Una scuola, dunque, autoritaria e povera di contenuti ma dotata di un'ingegnosa serie di castighi che venivano inflitti in modo direttamente proporzionale alla gravità delle mancanze commesse dagli scolari: più gravi le mancanze, più gravi le punizioni. Gli stessi genitori nel raccomandare i loro figli ai maestri li pregavano di non risparmiargli le punizioni corporali; l'opinione ricorrente era che "i ragazzi sono fatti come gli asini: picchiateli e vanno; non picchiateli e non vanno" (Costa, 1990). Morale: non è il maestro che insegna ed educa ma il bastone: "La ferra 'nsigna littri, nomi e verbi".

E l'"arma" più comune in mano agli insegnanti era proprio la ferula, un vero e proprio strumento di lavoro e, come tale, i maestri ne tenevano da parte sempre un'abbondante scorta.

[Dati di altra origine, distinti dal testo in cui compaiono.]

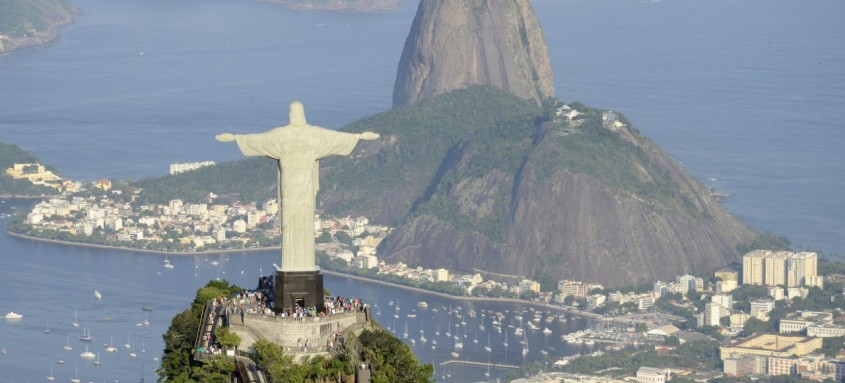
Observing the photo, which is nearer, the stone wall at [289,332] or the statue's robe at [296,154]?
the stone wall at [289,332]

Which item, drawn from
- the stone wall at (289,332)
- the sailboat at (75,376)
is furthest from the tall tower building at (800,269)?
the stone wall at (289,332)

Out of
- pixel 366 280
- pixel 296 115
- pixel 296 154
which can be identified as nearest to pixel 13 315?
pixel 366 280

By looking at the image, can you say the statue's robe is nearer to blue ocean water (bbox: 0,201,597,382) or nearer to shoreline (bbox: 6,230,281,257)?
blue ocean water (bbox: 0,201,597,382)

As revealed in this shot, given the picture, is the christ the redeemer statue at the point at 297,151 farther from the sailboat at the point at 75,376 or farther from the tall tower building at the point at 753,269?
the tall tower building at the point at 753,269

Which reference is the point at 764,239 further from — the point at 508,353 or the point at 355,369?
the point at 355,369

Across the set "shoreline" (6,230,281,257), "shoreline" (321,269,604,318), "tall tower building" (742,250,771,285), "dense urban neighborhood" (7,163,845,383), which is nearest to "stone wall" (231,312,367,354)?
"dense urban neighborhood" (7,163,845,383)

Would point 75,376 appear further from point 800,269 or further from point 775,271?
point 775,271
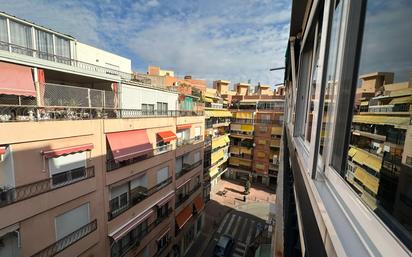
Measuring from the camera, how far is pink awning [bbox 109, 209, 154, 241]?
895cm

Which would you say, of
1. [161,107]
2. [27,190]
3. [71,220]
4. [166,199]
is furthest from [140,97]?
[27,190]

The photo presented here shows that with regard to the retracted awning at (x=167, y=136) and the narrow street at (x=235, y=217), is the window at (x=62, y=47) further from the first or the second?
the narrow street at (x=235, y=217)

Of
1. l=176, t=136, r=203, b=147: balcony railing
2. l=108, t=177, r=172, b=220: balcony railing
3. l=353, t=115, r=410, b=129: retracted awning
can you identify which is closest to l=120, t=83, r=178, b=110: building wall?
l=176, t=136, r=203, b=147: balcony railing

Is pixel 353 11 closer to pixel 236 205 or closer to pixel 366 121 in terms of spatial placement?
pixel 366 121

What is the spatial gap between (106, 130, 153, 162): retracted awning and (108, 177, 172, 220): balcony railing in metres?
2.19

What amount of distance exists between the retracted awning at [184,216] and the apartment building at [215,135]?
6086 mm

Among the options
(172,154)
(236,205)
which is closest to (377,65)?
(172,154)

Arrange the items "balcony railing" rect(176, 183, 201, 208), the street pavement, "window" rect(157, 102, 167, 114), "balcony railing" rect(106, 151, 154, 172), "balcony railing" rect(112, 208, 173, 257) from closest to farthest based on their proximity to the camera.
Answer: "balcony railing" rect(106, 151, 154, 172) < "balcony railing" rect(112, 208, 173, 257) < "window" rect(157, 102, 167, 114) < "balcony railing" rect(176, 183, 201, 208) < the street pavement

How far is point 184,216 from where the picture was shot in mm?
14641

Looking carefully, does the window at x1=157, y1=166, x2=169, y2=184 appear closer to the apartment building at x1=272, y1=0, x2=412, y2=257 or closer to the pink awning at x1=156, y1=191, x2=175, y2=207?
the pink awning at x1=156, y1=191, x2=175, y2=207

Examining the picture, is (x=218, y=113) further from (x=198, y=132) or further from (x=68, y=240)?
(x=68, y=240)

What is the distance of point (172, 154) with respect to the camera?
12.9 m

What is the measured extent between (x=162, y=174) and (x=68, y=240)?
5546 millimetres

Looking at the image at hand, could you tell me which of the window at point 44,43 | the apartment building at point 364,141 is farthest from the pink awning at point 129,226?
the apartment building at point 364,141
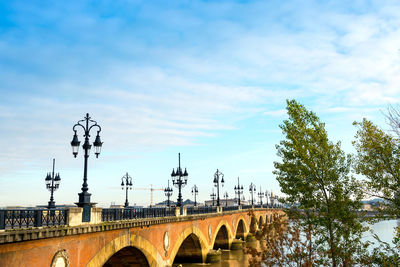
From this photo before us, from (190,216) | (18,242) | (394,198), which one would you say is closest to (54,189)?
(190,216)

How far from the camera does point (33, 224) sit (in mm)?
13141

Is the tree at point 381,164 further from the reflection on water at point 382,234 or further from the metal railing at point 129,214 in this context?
the reflection on water at point 382,234

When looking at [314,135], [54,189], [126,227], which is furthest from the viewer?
[54,189]

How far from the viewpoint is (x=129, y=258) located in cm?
2305

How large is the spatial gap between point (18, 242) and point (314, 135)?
17107 mm

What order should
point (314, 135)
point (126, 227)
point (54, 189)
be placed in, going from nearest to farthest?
point (126, 227) < point (314, 135) < point (54, 189)

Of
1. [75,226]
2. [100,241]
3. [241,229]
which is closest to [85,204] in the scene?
[75,226]

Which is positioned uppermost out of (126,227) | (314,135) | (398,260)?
(314,135)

Il ritardo o una lieve indisciplina di solito erano puniti con il far mettere l'alunno in ginocchio con sotto le sue stesse mani oppure dei ceci o delle noci. 'A sputazza o nasu veniva messa (su ordine del maestro) dall'alunno più bravo al compagno meno bravo, intingendo la punta dell'indice in bocca e toccando con la saliva il naso del negligente. Allo scolaro svogliato e disattento veniva imposta la mitra di carta con disegnati gli orecchi d'asino e la scopa in mano, quindi lo si costringeva a girare nei locali scolastici seguito dallo sfottò dei compagni. Ai chiacchieroni e ai bugiardi veniva applicato alla bocca il bavaglio di ferro o di oleandro (si badi: la pianta è tossica, in ogni sua parte!), laddove ai piccoli bestemmiatori veniva punta la lingua con un grosso ago.

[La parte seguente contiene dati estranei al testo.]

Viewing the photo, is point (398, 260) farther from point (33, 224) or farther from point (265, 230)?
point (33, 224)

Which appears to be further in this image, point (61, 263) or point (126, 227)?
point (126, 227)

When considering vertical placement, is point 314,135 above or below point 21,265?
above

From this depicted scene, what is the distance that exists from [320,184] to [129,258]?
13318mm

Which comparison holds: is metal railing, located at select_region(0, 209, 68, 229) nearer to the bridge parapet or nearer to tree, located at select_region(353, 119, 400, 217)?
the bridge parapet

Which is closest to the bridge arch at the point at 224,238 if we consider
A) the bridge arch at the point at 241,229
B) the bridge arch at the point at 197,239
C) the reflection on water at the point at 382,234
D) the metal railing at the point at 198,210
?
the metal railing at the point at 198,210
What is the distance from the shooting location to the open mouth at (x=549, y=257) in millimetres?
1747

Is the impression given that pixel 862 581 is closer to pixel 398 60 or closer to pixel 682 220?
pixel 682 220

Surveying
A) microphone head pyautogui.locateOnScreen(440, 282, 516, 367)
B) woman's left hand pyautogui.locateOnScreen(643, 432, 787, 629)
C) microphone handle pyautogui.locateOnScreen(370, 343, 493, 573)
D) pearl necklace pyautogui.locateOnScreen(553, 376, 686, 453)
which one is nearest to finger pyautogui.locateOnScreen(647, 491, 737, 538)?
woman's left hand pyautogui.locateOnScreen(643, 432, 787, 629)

I colpi di ferula (a volte sostituiti dalla riga) nella palma della mano (palmate) comunque erano i più praticati, i più efficaci, i più sbrigativi. Venivano somministrati sempre in numero pari e a mani alterne per dare modo alla mano colpita di raffreddarsi. E guai e ritirare la mano o a tenerla bassa: la serie di palmate veniva raddoppiata. C'erano pure maestri forniti di frusta e anche di lunghi virgulti per potere comodamente colpire il reo dalla cattedra.

Altra punizione era quella del cavallo che consisteva nel somministrare colpi di ferula nel deretano del ragazzo, aggrappato alle spalle di un compagno di classe. Seguivano schiaffi, schiaffoni, strapazzate varie e altri marchingegni, secondo l'inventiva e i gusti del maestro.

La crudeltà di siffatti "mezzi di educazione" a poco a poco incominciò ad attenuarsi ma, anche se in seguito furono proibiti dai regolamenti e condannati dalle autorità superiori, questi "metodi" ebbero bisogno di oltre un secolo per scomparire definitivamente o quasi.